#### [Activity]
Your answer should consist of the lines holding "Previous", copied from the material below.

#### [Provided data]
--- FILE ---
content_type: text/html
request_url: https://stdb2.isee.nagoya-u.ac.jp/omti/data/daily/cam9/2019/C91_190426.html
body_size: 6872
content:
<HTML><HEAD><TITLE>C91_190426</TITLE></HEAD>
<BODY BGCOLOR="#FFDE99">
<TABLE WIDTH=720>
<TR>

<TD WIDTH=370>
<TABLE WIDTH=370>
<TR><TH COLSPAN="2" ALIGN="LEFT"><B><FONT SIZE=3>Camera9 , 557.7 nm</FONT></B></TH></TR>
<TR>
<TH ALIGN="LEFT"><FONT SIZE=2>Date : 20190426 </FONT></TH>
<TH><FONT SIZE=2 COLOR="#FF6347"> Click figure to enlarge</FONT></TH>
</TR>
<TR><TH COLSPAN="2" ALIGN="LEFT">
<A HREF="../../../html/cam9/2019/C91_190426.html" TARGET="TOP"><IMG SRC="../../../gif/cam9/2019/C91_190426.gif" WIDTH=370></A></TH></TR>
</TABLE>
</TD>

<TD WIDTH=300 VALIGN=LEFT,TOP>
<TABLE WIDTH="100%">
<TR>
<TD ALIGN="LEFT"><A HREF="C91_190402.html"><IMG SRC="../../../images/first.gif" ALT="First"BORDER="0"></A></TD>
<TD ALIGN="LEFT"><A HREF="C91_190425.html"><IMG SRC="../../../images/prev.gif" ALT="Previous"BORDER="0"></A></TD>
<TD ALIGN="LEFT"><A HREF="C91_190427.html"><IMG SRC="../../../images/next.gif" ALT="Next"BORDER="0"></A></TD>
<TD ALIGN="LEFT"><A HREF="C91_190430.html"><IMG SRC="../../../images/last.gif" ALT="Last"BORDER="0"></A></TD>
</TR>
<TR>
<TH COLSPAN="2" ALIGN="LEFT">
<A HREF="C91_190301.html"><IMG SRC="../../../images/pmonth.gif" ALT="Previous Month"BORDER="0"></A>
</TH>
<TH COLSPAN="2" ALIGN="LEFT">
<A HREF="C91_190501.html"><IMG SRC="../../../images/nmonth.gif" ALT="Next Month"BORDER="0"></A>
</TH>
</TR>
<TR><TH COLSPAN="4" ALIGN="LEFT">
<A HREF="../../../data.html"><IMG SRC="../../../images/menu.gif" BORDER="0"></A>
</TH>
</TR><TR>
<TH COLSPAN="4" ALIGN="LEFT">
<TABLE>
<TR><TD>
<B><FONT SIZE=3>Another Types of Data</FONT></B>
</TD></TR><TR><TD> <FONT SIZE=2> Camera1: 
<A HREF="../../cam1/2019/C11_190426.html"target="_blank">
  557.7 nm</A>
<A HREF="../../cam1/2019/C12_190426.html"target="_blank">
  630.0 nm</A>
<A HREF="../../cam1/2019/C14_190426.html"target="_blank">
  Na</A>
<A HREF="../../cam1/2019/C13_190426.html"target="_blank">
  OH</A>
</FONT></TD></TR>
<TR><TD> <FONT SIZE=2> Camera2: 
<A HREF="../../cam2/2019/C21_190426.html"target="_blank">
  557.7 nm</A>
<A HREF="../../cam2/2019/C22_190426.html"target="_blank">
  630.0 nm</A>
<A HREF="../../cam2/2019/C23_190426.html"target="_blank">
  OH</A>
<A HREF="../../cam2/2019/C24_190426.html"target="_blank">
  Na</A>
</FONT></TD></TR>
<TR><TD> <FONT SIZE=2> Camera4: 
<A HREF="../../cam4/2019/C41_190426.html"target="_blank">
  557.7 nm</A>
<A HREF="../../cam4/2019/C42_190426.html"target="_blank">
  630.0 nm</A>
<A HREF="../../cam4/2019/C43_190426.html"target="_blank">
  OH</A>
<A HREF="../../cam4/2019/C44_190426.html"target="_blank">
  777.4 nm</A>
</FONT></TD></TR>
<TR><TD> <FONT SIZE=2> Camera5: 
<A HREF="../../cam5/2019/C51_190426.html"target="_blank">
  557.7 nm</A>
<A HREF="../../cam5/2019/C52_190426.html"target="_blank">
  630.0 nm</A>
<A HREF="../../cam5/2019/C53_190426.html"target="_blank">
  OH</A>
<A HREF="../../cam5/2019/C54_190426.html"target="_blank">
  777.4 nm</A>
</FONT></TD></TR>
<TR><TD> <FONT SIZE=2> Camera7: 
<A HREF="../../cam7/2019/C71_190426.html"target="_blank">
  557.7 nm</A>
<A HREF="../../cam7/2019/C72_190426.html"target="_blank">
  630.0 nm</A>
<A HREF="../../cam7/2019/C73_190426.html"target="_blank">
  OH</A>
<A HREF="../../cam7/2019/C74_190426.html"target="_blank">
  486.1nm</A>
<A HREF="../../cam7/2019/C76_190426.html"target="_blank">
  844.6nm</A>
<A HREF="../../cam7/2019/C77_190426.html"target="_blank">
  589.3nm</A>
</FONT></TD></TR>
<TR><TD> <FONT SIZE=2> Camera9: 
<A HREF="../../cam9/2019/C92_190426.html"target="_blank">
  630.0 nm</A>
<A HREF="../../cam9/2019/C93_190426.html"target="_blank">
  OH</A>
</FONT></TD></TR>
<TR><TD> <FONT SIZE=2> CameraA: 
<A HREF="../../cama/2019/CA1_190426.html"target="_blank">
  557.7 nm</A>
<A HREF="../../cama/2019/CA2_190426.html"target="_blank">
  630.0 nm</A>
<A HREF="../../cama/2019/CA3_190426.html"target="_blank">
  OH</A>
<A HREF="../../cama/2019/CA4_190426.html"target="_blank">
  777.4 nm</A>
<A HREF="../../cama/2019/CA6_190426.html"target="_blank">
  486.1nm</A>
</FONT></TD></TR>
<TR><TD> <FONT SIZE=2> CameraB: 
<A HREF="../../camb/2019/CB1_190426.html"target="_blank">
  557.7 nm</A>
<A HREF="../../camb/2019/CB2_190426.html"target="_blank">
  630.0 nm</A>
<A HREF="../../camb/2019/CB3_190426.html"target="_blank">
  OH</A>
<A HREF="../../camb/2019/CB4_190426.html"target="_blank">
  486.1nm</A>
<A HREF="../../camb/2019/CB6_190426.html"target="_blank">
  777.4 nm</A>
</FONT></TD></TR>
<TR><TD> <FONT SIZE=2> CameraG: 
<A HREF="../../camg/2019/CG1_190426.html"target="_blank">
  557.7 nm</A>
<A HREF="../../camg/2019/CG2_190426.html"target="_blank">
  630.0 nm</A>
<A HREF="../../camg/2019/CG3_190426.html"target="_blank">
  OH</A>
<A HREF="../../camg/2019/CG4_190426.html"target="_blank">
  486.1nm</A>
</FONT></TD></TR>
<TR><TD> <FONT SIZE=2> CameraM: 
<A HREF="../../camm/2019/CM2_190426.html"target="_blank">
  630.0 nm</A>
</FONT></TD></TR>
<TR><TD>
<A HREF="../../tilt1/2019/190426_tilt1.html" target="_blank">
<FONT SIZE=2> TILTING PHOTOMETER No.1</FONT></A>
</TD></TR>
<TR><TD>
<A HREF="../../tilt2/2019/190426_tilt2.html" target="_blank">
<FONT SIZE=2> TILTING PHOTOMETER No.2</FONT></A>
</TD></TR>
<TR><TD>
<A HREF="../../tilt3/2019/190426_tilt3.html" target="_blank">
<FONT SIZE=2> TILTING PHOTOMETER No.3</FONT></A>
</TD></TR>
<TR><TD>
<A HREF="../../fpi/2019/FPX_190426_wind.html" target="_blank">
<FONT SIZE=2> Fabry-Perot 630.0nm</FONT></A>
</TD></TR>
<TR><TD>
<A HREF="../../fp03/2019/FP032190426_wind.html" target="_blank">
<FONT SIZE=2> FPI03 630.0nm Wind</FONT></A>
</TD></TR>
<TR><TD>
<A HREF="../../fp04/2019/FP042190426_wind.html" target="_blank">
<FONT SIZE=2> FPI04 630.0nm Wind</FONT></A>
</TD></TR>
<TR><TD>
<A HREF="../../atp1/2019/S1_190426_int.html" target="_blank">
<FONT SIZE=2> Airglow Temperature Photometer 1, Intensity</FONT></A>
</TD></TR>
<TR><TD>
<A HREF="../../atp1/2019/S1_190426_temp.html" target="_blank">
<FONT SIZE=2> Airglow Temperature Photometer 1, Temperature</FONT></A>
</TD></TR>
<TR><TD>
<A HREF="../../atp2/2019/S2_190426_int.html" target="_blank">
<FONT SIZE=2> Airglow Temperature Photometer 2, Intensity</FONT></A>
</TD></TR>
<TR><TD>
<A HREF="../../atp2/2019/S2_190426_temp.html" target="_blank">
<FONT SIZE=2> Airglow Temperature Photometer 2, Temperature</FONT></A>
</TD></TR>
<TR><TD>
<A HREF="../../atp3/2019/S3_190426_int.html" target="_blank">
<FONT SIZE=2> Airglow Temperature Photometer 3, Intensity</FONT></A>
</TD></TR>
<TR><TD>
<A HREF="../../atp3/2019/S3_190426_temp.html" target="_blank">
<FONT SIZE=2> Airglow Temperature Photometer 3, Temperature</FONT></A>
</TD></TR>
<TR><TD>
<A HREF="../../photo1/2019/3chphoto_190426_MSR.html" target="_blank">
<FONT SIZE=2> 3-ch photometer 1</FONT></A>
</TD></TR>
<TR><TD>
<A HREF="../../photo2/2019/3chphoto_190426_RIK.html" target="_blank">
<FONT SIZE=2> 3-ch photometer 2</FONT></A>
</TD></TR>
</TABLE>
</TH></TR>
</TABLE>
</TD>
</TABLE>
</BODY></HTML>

#### [Result of this task]
<TD ALIGN="LEFT"><A HREF="C91_190425.html"><IMG SRC="../../../images/prev.gif" ALT="Previous"BORDER="0"></A></TD>
<A HREF="C91_190301.html"><IMG SRC="../../../images/pmonth.gif" ALT="Previous Month"BORDER="0"></A>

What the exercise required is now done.